» **EXERCISES TO COMPLETE**:
**a.** Answer these questions from the Travels with Annie text, one line each:
(i) How many children are in the Cambiando Vidas scholarship program?
(ii) How many days was the delegation in Chiapas?
(iii) At what altitude is San Cristobal?
**b.** Continue the Travels with Annie text, beginning after its final sentence.

Travels with Annie

In September 2005, I was diagnosed with the second recurrence of an agressive breast cancer that appeared first in 1997. My book, Travels With Annie: A Journey of Healing and Adventure (Publish America, 2004) chronicles my first bout with cancer and subsequent travels. This time I will share my thoughts and experiences in verse for my friends and acquaintances.

Saturday, March 03, 2007

Return from Mexico 1/31/07

Hola Amigos,

I just returned from Mexico yesterday. I'm in Dallas enjoying my baby girl, who is sitting next to me in her "exerciser,"( a thing we never had) eating Cheerios from one of the trays (some things never change). Picking things up this way is a new skill, as is sitting alone. There are surprises each time I see her.

I spent eleven days in Chacala, my fishing village, enjoying the warm weather, swimming every day, and hiking all over the village, getting strong for the coming trek in Chiapas. I tried to visit 1-2 families each day and catch up with the growing children and events of the village. Cambiando Vidas, our educational nonprofit there is going strong. We have 29 kids in the scholarship program now, 5 of those in University, and a thriving learning center with after school programs and a computer center. After 2 years, I don't even recognize some of the kids, and there are many more new ones I don't know at all. Visit our web site at CambiandoVidas.org to learn more about all our programs.

On Friday, the 19th, a friend drove me to Puerto Vallarta, and I flew to Mexico City and on to Tuxtla Gutierrez, Chiapas, to meet up with a delegation from Witness for Peace and Equal Exchange, a fair trade coffee company, which gets some of its coffee from the Indigenous Mountain farmers in Chiapas. I buy coffee from their "Interfaith Program." for our church, for serving and for fundraising. The UCC church was also involved in this and we had 23 people from all over, including many UCC ministers or retired ministers.

We were in Chiapas eight days, mostly in San Cristobal, and met every day with various Peace NGOS, and groups that work with los Indios, the indigenous people. My head is still bursting with information I have yet to understand and process. About 20,000 indios in Chiapas are displaced; many live in in slums surrounding San Cristobal and come into the markets and streets every day to sell whatever they can craft. San Cristobal is a a beautiful colonial city, although it is at 7200 feet and I was cold the whole time I was there.

» **DATA EXTRACT**:
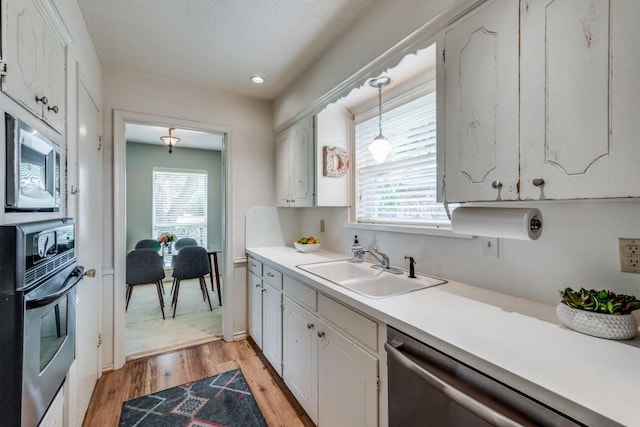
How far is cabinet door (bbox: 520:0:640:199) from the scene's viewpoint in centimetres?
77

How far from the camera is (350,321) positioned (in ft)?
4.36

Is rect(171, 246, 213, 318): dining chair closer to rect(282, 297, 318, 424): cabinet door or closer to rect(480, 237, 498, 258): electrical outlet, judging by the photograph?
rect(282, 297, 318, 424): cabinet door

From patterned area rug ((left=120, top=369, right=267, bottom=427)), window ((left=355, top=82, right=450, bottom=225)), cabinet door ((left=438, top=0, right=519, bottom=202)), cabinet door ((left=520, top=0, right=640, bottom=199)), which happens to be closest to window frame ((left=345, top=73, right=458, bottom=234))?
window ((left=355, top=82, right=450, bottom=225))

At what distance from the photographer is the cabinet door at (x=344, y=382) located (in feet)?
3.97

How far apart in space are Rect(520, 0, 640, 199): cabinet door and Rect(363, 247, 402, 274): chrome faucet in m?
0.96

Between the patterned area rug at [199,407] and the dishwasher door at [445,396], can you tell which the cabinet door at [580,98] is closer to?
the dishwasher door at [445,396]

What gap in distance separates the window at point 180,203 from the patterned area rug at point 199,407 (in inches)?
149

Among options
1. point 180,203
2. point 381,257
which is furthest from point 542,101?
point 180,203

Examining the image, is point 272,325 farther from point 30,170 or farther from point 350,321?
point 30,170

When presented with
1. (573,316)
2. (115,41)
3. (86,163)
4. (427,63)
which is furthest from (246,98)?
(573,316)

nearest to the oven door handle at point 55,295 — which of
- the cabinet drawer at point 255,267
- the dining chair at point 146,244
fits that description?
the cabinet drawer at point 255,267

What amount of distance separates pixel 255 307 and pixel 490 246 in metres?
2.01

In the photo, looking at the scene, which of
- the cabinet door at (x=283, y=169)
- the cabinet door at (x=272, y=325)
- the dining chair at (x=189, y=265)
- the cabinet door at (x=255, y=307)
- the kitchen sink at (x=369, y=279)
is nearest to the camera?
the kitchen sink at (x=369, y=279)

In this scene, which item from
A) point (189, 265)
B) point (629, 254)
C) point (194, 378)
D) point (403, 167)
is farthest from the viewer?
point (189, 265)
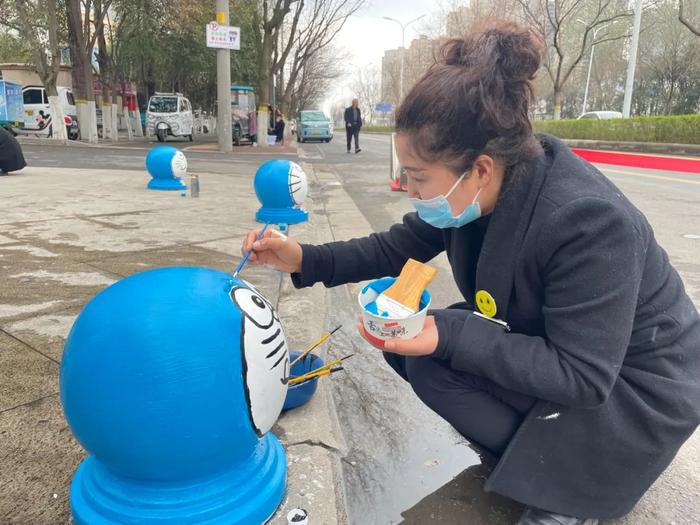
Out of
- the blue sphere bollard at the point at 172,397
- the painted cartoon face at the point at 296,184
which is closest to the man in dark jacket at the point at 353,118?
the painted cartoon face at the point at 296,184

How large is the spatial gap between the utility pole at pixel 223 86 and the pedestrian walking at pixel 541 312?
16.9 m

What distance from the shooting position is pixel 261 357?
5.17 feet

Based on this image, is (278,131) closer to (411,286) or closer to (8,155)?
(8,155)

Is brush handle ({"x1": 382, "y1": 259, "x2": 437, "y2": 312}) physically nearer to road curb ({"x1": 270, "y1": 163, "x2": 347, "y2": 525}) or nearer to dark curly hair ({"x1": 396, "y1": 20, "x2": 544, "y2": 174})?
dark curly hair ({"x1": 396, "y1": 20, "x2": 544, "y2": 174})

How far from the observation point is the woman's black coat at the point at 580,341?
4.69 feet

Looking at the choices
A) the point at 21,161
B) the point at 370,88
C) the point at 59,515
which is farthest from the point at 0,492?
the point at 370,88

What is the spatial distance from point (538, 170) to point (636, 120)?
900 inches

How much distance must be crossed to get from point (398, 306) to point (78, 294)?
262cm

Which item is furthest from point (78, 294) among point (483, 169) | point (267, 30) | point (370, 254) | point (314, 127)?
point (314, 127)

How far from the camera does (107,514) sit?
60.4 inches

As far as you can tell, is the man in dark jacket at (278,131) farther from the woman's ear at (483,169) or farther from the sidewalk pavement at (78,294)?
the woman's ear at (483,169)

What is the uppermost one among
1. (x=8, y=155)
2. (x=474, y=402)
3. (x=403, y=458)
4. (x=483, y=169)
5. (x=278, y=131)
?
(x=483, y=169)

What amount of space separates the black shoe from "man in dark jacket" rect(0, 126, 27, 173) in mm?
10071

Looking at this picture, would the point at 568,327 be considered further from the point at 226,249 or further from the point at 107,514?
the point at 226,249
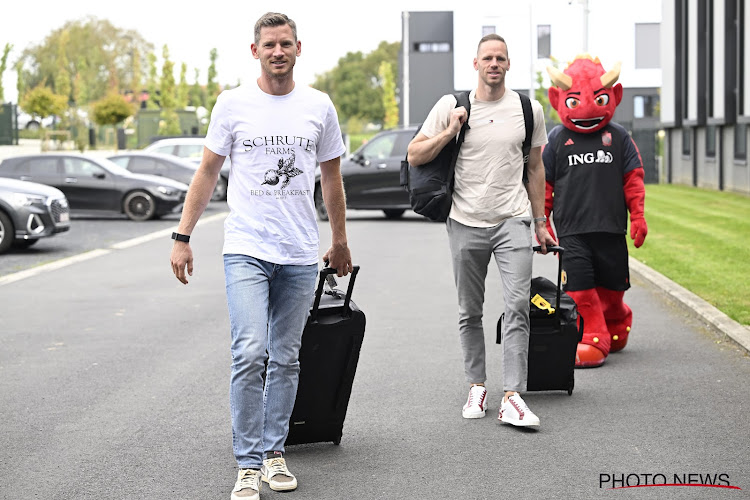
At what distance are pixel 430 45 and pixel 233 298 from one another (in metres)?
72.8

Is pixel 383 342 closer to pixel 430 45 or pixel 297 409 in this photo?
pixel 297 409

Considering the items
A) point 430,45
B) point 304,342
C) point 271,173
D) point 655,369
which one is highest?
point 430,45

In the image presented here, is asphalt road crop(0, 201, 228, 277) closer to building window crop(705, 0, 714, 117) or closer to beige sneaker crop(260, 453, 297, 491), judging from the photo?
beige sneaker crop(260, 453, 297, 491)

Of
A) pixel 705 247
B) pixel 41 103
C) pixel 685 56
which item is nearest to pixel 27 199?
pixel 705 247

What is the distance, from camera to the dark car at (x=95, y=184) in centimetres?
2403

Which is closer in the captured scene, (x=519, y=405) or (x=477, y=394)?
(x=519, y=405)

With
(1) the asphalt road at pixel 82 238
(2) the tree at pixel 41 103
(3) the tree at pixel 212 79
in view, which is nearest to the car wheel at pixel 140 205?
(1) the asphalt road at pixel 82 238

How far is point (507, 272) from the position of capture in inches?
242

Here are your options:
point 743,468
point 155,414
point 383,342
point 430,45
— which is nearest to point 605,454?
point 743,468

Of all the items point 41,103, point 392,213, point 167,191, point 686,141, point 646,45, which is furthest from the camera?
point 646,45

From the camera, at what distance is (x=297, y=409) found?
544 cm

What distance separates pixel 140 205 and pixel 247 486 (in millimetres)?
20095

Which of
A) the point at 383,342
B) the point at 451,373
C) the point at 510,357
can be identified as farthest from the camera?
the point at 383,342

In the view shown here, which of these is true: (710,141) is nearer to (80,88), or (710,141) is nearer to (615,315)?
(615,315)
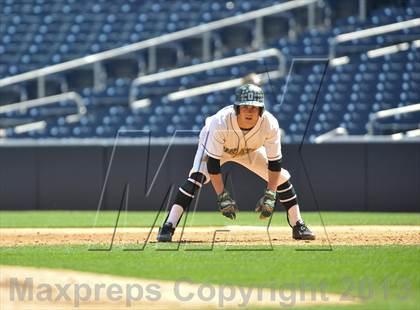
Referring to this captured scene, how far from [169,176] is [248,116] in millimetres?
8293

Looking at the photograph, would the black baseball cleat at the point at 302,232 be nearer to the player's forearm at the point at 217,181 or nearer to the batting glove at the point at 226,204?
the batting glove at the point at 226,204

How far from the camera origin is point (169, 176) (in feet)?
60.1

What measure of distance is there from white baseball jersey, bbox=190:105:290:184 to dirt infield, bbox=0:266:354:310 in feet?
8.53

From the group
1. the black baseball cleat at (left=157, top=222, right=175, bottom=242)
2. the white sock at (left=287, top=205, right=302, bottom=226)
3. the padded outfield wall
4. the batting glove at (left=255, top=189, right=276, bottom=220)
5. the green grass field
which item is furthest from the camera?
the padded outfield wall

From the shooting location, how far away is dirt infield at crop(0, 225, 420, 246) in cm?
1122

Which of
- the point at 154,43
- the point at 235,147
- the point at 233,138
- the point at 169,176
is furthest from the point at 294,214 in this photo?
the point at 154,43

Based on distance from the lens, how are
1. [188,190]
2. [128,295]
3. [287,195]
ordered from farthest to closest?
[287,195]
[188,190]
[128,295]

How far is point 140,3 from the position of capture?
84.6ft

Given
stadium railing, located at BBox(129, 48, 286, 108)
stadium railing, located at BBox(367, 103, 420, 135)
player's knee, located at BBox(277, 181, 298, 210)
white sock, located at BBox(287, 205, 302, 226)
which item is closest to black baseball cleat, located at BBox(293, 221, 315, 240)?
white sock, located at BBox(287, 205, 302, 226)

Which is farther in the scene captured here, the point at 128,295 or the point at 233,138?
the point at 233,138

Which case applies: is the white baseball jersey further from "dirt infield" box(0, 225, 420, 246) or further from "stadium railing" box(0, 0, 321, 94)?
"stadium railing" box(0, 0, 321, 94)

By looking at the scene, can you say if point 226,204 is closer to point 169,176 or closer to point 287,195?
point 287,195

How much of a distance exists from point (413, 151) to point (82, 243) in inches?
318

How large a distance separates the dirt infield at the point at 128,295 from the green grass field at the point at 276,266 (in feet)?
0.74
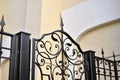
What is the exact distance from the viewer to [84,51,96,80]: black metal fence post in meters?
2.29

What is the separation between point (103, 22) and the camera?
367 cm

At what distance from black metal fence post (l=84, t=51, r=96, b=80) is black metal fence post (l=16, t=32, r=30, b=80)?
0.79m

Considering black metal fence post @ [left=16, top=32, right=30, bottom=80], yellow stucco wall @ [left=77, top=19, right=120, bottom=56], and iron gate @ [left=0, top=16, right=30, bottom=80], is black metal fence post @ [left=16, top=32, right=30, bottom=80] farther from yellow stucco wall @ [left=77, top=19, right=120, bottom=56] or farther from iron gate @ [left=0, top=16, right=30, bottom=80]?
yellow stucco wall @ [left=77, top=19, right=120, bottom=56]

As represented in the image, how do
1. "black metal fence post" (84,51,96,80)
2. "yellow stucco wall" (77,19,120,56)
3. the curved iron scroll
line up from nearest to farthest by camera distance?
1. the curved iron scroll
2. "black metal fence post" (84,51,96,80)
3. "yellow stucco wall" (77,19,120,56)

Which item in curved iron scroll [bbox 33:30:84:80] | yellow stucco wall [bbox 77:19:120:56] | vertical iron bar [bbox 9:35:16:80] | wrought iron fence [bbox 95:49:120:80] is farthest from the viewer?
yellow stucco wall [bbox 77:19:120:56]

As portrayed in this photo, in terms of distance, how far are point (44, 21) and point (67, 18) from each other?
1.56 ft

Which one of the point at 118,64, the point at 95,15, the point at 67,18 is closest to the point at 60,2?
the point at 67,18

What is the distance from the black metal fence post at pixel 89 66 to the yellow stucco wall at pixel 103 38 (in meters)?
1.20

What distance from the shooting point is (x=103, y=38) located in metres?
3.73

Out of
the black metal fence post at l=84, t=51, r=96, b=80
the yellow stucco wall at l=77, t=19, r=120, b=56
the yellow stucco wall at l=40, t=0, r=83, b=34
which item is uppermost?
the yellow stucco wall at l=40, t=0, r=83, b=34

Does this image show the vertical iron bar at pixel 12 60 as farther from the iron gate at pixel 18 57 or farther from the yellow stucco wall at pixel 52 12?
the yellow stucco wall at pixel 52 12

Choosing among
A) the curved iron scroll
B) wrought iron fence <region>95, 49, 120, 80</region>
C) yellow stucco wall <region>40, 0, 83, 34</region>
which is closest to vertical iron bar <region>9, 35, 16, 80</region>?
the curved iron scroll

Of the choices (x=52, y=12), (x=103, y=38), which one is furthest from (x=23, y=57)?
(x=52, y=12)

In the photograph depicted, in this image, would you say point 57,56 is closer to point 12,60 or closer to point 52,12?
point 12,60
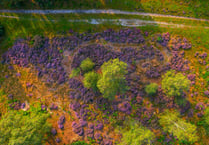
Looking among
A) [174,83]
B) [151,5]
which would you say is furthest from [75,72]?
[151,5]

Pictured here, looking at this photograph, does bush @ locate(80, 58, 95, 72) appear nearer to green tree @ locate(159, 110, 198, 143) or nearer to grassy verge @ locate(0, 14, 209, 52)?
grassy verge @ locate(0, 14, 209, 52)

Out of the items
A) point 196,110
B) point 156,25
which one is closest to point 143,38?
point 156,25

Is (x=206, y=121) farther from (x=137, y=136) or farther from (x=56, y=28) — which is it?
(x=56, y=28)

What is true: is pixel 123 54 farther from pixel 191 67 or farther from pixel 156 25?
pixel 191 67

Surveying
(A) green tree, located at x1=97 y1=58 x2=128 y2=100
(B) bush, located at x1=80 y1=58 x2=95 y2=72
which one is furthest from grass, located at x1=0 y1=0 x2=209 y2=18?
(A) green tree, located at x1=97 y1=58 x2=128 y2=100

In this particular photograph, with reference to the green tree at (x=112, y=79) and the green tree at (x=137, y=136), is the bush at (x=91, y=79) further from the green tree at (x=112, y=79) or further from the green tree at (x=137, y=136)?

» **TASK ANSWERS**:
**a.**
(i) 29, five of them in university
(ii) Eight days
(iii) 7200 feet

**b.**
The highlight of our stay was a trip into the mountains to visit a coffee growing village. We travelled in vans for about 3 hours to a mountain town that houses the co-op that receives the coffee from the farmers and ships it to the states. Then we climbed into the back of 2 coffee trucks and rode another 1 1/2 hours, mostly on dirt roads to the village of Chavajeval, in a valley of only 2,000 feet, and much warmer. The coffee fields above the village (about 1-2 miles straight up) are in a cloud, rain forest and very damp.

We stayed in the homes of some of the families there, and slept on either dirt or cement floors for two nights. Most of the people there speak no Spanish (their language is Tzotzil) and many have never seen a Norte Americano before. They are very solemn, and the children run and hide when we approach, but ultimately the women and children laughed at us a lot. Our family had four older children, and a 10 year-old grandson living with them, whose father, their oldest son, was slain in a military raid in 1998. (Many of these pueblos were raided and burned because they were Zapatista sympathizers or some of their young men were probably Zapatistas.) The village had no arms when they were raided. I had some playing cards with me, and the 10-year-old became my special buddy. He would escort me when I needed to go somewhere, but not really walk with me. He would take another route and pop up later, or run ahead and then wait and peek out to make sure I was coming to the correct place.